In mijn presentatie ga ik dan ook in op de vraag hoe dat kader zich de afgelopen twee jaar heeft gehouden, waar wij als prudentieel toezichthouder tegen aan zijn gelopen en wat voor lessen we daaruit trekken.
Daarbij moet gezegd dat het nog te vroeg is om deze vragen alomvattend en uitputtend te beantwoorden. Ten eerste is de crisis nog niet voorbij en ten tweede is nog heel wat analyse en overleg nodig voordat de lessen zijn uitgekristalliseerd en duidelijk is wat de gevolgen zullen zijn voor het juridisch kader. Maar vanzelfsprekend dragen we graag bij aan het debat hierover en zijn we graag bereid enkele van onze ervaringen en observaties met u te delen.

1. Wft zelf : toegevoegde waarde?

Voordat ik in ga op de vragen die ik net noemde wil ik kort even stilstaan bij de Wft zelf. Het opstellen van de Wft is een enorme operatie geweest maar de meeste regels zijn met de omzetting naar de Wft inhoudelijk niet gewijzigd. Dat was ook de bedoeling: de Wft betrof een beleidsarme omzetting van al geldende kaders. De vraag hoe het juridische kader zich de afgelopen twee jaar gehouden heeft betreft dus een vraag naar een kader dat grosso modo al voor inwerkingtreding van de Wft gold. Omdat dit seminar zowel over de Wft zelf gaat als over de kredietcrisis ga ik eerst kort in op de vraag of de Wft toegevoegde waarde heeft geboden ten opzichte van het sectorale regime zoals dat daarvoor bestond.

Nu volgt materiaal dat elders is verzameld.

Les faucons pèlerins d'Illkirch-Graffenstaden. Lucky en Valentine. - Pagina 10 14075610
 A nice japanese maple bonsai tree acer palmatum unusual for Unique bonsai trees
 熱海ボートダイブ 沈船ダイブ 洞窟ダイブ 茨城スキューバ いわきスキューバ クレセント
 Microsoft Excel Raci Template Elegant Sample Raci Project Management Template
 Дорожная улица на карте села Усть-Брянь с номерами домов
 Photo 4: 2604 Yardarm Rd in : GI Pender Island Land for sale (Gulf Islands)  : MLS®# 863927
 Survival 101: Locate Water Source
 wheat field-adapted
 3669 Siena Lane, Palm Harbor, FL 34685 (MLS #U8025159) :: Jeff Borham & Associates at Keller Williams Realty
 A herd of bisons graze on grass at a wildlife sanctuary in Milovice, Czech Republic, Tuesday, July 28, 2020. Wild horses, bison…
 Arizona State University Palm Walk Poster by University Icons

Een voor de hand liggende manier om een zinnige uitspraak te doen over de toegevoegde waarde van de Wft is om onze ervaringen te toetsen aan de doelstellingen die de wetgever destijds heeft geformuleerd. Die bedoeling was dat de nieuwe functioneel ingedeelde toezichtwet zou leiden tot meer inzichtelijkheid, doelgerichtheid en marktgerichtheid. Is dat gelukt?

1a. Inzichtelijk?

Het doel inzichtelijkheid wordt in de Memorie van Toelichting als volgt omschreven: een helder inzicht geven in de samenhang en de verschillen tussen de normen die betrekking hebben op de financiële sector. Dit doel blijkt uit de indeling die voor de Wft is gekozen. In plaats van een wet per sector, is er nu een wet die per onderwerp is ingedeeld. Onze ervaring is dat deze indeling dwingt tot een bewustere keuze voor een sectorale of cross-sectorale invulling van een norm. Een concreet voorbeeld waar wij nu over nadenken is de invulling van de deskundigheidstoetsing. Duidelijk is dat voor alle bestuurders moet gelden dat zij kennis hebben van het vakgebied waarbinnen de onderneming opereert. Maar moet een overheidscommissaris bij ING over dezelfde kennis beschikken als een bestuurder bij een kleine onderlinge schadeverzekeraar? Moet in elk bestuur een jurist zitten, ook in dat van die kleine onderlinge schadeverzekeraar? Verschillen in soorten en maten financiële ondernemingen maken dat er grenzen zijn aan de mate waarin normen voor iedere financiële onderneming hetzelfde kunnen worden ingevuld. De indeling van de Wft maakt zowel de mogelijkheden als de grenzen aan cross-sectorale invulling duidelijker.

1b. Doelgericht?

De tweede doelstelling is doelgerichtheid. In de Wft is het functionele toezichtmodel, het zogenoemde 'twin peaks-model' wettelijk verankerd. Door de splitsing tussen een prudentieel en een gedragsdeel zijn de taken en verantwoordelijkheden van De Nederlandsche Bank (DNB) en Autoriteit Financiële Markten (AFM) duidelijk afgebakend. Bij de totstandkoming van de Wft heeft de markt zorgen geuit over mogelijke overlap tussen de toezichtterreinen van de AFM en DNB. Van deze zorgen zijn we ons terdege bewust geweest en samen met de AFM heeft DNB zich dan ook er voor ingespannen om het risico op mogelijke overlap te mitigeren. De samenwerking op bestuurlijk en werkvloerniveau is bijvoorbeeld geïntensiveerd. Wat ons betreft werkt dat heel goed.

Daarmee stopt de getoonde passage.